Passage given:

Lola Kirke and Greta Gerwig in the independent film Mistress America
With the Oscars coming up, everyone is focused on the race for those awards as representative of important trends in entertainment and culture, but it is well known that some of those candidates are beholden to PR and studio muscle for their nominations. Oscar nominations and even wins are not necessarily the best barometer of deeper trends in the film industry, though they have important implications for the box-office mojo of the films and artists who are nominated and, especially, the winners.
In November, I posed the question “Will 2015 Be Remembered as the Year Women Conquered the Movies?” The number of high-quality roles written for women seemed to be very high, and those roles were expanding in scope and range. Women of all ages and even body types were being cast, though women (and men) of color were still not well represented (an issue that has created a controversy at the Academy of Motion Picture Arts and Sciences). Furthermore, women were cast this year in the kinds of roles that often were filled by men.

Supplied material:
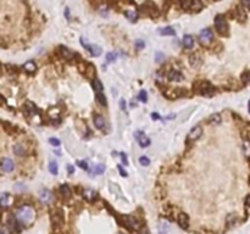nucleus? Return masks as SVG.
==
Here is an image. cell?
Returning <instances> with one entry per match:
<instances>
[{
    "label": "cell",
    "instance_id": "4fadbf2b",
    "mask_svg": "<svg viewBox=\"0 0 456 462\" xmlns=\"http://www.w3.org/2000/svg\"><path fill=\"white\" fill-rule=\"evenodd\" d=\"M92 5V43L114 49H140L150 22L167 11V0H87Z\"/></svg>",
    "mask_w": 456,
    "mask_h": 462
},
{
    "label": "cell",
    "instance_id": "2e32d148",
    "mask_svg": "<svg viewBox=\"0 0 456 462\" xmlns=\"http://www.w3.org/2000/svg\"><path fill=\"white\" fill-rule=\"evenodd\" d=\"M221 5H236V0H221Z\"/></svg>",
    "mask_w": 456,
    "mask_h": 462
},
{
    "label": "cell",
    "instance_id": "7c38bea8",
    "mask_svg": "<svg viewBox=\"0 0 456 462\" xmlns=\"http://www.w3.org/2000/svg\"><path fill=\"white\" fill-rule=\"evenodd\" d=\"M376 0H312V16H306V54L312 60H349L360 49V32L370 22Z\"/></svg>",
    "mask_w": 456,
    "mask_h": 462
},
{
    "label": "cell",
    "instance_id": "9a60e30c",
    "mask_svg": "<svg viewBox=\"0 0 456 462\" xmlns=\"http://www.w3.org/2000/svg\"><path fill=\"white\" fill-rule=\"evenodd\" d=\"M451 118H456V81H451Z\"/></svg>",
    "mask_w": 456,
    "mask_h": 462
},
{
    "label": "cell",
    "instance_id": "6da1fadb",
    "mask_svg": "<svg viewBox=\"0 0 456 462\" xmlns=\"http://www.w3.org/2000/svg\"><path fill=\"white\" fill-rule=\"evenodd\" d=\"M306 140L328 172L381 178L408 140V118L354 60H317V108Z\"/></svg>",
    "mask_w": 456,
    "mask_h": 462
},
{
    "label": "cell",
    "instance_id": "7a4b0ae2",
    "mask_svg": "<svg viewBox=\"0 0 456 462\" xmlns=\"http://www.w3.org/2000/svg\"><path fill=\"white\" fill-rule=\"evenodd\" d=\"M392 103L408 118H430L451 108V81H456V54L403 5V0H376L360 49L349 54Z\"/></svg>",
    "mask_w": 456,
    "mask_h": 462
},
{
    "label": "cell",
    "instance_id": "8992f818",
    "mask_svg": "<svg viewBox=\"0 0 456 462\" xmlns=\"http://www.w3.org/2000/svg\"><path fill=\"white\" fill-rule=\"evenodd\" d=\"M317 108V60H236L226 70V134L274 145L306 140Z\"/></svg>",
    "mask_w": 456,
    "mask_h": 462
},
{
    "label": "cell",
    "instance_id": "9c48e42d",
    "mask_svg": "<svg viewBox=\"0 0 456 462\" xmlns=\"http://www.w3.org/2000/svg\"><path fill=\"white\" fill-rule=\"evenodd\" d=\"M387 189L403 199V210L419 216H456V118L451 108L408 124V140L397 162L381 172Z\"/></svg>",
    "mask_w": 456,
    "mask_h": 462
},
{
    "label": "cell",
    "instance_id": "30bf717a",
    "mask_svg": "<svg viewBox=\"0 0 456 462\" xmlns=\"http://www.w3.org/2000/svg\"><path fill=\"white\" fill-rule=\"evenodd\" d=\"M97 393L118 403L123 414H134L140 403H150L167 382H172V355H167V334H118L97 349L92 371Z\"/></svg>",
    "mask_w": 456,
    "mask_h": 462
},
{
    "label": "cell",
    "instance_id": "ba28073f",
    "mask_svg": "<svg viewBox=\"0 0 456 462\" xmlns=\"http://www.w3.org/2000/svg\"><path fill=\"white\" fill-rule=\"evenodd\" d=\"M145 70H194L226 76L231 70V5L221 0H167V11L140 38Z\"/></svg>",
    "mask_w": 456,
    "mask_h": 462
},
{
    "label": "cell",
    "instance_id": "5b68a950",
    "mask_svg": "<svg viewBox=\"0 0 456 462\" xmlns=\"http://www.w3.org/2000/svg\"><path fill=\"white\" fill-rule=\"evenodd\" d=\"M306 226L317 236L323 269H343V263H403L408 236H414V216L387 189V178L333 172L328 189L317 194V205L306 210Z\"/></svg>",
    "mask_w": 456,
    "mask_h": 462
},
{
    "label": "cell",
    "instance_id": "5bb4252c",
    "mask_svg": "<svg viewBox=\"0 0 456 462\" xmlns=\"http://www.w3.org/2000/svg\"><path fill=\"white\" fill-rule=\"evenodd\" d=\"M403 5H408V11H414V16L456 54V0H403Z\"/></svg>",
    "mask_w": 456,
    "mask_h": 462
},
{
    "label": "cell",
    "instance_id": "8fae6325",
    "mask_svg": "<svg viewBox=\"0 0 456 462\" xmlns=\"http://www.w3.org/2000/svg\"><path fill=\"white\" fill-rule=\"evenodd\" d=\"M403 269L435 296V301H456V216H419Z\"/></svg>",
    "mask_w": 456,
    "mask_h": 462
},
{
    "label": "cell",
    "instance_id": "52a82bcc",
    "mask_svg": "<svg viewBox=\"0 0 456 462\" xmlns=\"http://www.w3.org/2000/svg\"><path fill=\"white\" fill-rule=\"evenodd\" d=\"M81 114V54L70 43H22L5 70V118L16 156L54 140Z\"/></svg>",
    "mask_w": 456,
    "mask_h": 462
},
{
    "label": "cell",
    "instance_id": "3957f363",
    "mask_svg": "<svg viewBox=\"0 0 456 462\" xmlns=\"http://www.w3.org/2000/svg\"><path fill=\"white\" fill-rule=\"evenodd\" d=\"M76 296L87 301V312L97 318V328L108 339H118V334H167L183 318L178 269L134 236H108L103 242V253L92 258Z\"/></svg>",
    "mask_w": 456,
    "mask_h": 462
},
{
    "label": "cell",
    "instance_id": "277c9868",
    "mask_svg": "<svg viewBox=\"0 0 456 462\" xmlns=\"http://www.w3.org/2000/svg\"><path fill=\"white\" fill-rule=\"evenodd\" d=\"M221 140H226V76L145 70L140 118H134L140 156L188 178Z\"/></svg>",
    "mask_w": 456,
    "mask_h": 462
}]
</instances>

Directions:
1. Name every person, film, award, and organization that the article on women in film mentions.
2. From the article on women in film, quote the stretch from "Lola Kirke and" through "especially, the winners.".
3. Condense the paragraph of the article on women in film that begins "In November, I posed the question" into a short bulleted list that keeps its main facts.

Worked solutions:
1.
- Lola Kirke
- Greta Gerwig
- Mistress America
- the Oscars
- the Academy of Motion Picture Arts and Sciences

2.
Lola Kirke and Greta Gerwig in the independent film Mistress America
With the Oscars coming up, everyone is focused on the race for those awards as representative of important trends in entertainment and culture, but it is well known that some of those candidates are beholden to PR and studio muscle for their nominations. Oscar nominations and even wins are not necessarily the best barometer of deeper trends in the film industry, though they have important implications for the box-office mojo of the films and artists who are nominated and, especially, the winners.

3.
- In November, the author asked whether 2015 would be remembered as the year women conquered the movies.
- The number of high-quality roles written for women seemed very high, and those roles were growing in scope and range.
- Women of all ages and body types were being cast.
- Women and men of color were still poorly represented, which has caused a controversy at the Academy of Motion Picture Arts and Sciences.
- This year women were cast in roles that men often filled.